Matthew Vaughn é um cineasta que gosta de rir, se divertir e fazer paródias de certos subgêneros que já começam a virar uma piada por si só. Ele já deu risada do cinema de super-heróis (Kick-Ass) e, principalmente, do cinema clássico de espionagem ao melhor estilo James Bond (com a série Kingsman). Agora, ele direciona seu humor para o cinema de agentes secretos com Argylle: O Superespião, que está em cartaz nos cinemas, com Bryce Dallas Howard, Sam Rockwell, Henry Cavill e participação especial de Dua Lipa, Ariana DeBose, John Cena e Samuel L. Jackson.
Aqui, acompanhamos a história de Elly Conway (Bryce Dallas Howard), escritora de filmes de espionagem que, da noite para o dia, se vê envolvida em uma trama muito parecida com a de seus livros quando Aidan (Sam Rockwell), um agente especial, surge em sua vida.
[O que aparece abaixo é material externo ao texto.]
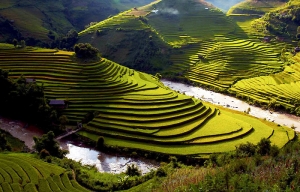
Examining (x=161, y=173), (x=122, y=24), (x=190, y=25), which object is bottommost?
(x=161, y=173)

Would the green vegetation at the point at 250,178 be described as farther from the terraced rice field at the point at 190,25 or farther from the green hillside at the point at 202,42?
the terraced rice field at the point at 190,25

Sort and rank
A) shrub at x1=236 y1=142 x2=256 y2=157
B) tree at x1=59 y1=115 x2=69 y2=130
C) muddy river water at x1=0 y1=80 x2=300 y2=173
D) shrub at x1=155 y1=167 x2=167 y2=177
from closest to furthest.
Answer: shrub at x1=155 y1=167 x2=167 y2=177
shrub at x1=236 y1=142 x2=256 y2=157
muddy river water at x1=0 y1=80 x2=300 y2=173
tree at x1=59 y1=115 x2=69 y2=130

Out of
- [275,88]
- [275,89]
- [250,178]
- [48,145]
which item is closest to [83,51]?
[48,145]

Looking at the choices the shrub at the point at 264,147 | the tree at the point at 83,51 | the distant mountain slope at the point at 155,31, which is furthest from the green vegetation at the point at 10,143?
the distant mountain slope at the point at 155,31

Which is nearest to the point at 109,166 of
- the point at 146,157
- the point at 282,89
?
the point at 146,157

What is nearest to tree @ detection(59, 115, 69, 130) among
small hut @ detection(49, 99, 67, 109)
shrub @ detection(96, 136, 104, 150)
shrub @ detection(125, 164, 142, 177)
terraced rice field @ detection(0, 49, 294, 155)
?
terraced rice field @ detection(0, 49, 294, 155)

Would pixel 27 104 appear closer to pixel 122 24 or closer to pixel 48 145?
pixel 48 145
Criatividade aguçada ou dom premonitório? É isso que o thriller de espionagem busca resolver.
Na superfície, Argylle é divertido. Assim como o diretor britânico Matthew Vaughn redimensionou os absurdos dos heróis e espiões, aqui ele coloca o ridículo das aventuras de agentes secretos em outra escala.
Seja pela forma tosca como retrata o principal espião (na dicotomia entre Rockwell e o agente idealizado vivido por Cavill) ou, então, por piscadelas sobre coisas que acontecem nessas histórias, como beijos apaixonados.
O elenco também ajuda a criar esse clima de paródia. Bryce Dallas Howard (Jurassic World) e Rockwell (Três Anúncios para um Crime) dão dimensão aos absurdos nas narrativas sobre espionagem.
O grande problema de Argylle não reside na direção nem nos atores, mas no roteiro desastroso e sem coesão de Jason Fuchs, que antes tinha créditos por sucessos como Mulher-Maravilha, A Era do Gelo 4 e IT: A Coisa 2.
Personagens mudam demais de identidade
Enquanto Vaughn tem uma direção segura, Fuchs não sabe bem como contar boas piadas nem quando parar de tentar — e aí tudo fica sem humor. Há tantas tramas que é fácil se perder nesse emaranhado. Uma reviravolta pode surpreender, duas podem te deixar vidrado se forem muito bem escritas. Mas cinco, seis?
O longa começa a se desconectar. Aqui, mais especificamente, você se vê cada vez mais longe da autora Elly, que simplesmente deixa de existir na narrativa para se tornar um motor desses plot twists descabidos.
Além disso, os personagens mudam demais de identidade. A princípio, é uma sacada divertida, que faz rir com histórias de John le Carré, brincando0 com a linha que separa um escritor de espionagem de um espião — e, acima de tudo, com aqueles enredos de agentes com dupla identidade ou até tripla, como em Atômica. Mas a piada repetida à exaustão deixa a plateia desnorteada. Dessa forma, o elo do espectador com os personagens se rompe.
Tudo se torna líquido: a história, os propósitos da trama. Se não fosse o bom e estelar elenco liderado por Rockwell, Bryce e Cavill, o longa estaria totalmente perdido.
Nossa atenção nessa comédia de ação é desviada o tempo todo para outros assuntos e, principalmente, para cenas impressionantes — há uma sequência de luta de Rockwell e Bryce, já no final, que tem um visual realmente surpreendente, com uma fumaça rosa tomando conta de tudo. Mas, novamente: será que podemos acreditar no que estamos vendo? Será que Fuchs, em alguns minutos, não vai pôr outra reviravolta engraçadinha por aqui?
Isso sem falar na falta de originalidade: a premissa do filme, sobre a escritora que depara com suas criações, lembra muito a aventura Cidade Perdida, com Sandra Bullock. Só que Argylle, mesmo com esses problemas, agrada por ser, acima de tudo, ingênuo.
Se no fim você estiver frustrado porque parece que há mais fragilidades no longa do que pontos fortes, principalmente por ser Vaughn, o segredo é deixar-se levar pelo absurdo e encontrar graça não apenas na paródia de espionagem, mas na forma como o cinema está se enxergando, ao inserir cada vez mais acontecimentos por minuto para evitar que o público dê aquela espiada no celular.